Now useful advice to detect these problems in future even on programs that appear to work perfectly. If you are working on Linux (on OS X you'll need to install it) I suggest running 'small' programs through valgrind to see if they produce errors. As an exercise and an easy way to learn what the output looks like where you already know the errors try it on this program. Since valgrind slows things down you may get frustrated running a 'large' program through it, but 'small' will cover most single projects (ie always run valgrind for a school project and fix the errors).
With additional information about the environment your program is running in could lead to further explanations of implementation specific behavior. ie C implementation or OS memory zeroing behavior.
I'm toying with buffer overflows, but I'm confused by what I'm finding when running the following simple C program on Mac OS.
#include <stdio.h>
int main(void) {
char buf[2];
scanf("%s", buf);
printf("%s\n", buf);
}
By setting the length of buf to 2 bytes, I expected to cause a segmentation fault when entering the string "CCC", but that doesn't happen.

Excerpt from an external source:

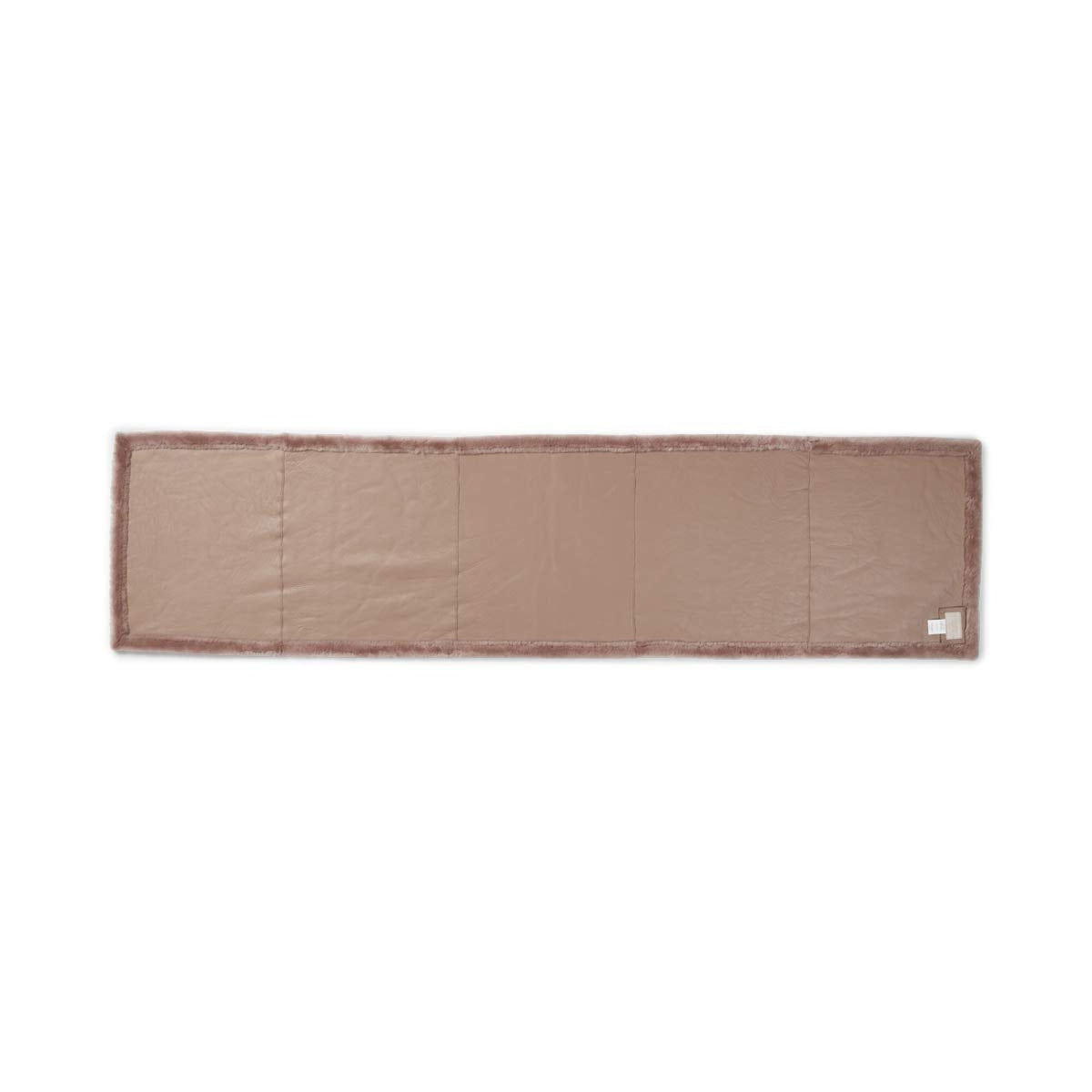Angelina Throw Stucco Sand / 24x94 in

Only when entering a string 24 characters in length do I incur a segmentation fault.
What's going on? Is it something to do with character encoding?
Thanks.
The behavior of your program is undefined as soon as you overflow the buffer. Anything can happen. You can't predict it.
There might or might not be some padding bytes after your buffer that happen to be unimportant to your code execution. You can't rely on that. A different compiler, compiling in 32bit vs 64bit, debug settings... all that could alter your code execution after that overflow.

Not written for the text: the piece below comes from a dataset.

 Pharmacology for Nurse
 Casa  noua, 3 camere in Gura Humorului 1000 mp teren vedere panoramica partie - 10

Because buf is on the stack. When you start overwriting it, you start overwriting the stack which belongs to the program which the OS won't catch depending on what else is allocated there (e.g. spill slots for registers created by the compiler). Only once you cross the allocated stack boundary the OS will have a chance to raise a segfault.
I guess it's related to the memory layout. If what you are overwriting is accessible to your process (a page mapped writable) the OS doesn't have a chance to see you're doing something "wrong".
Indeed, when doing something like this, from the eyes of a C programmer "that's totally wrong!". But in the eyes of the OS "Okay, he's writing stuff to some page. Is the page mapped with the adequate permissions ? If it is, OKAY".
There is no guarantee that you will get segmentation fault at all. There is more data after char buf[2] overwriting it may or may not cause segmentation fault.
buf is allocated on the stack, you're just overwriting an area that's not used there is a good chance that nobody will complain about it. On some platforms your code will accept whole paragraphs.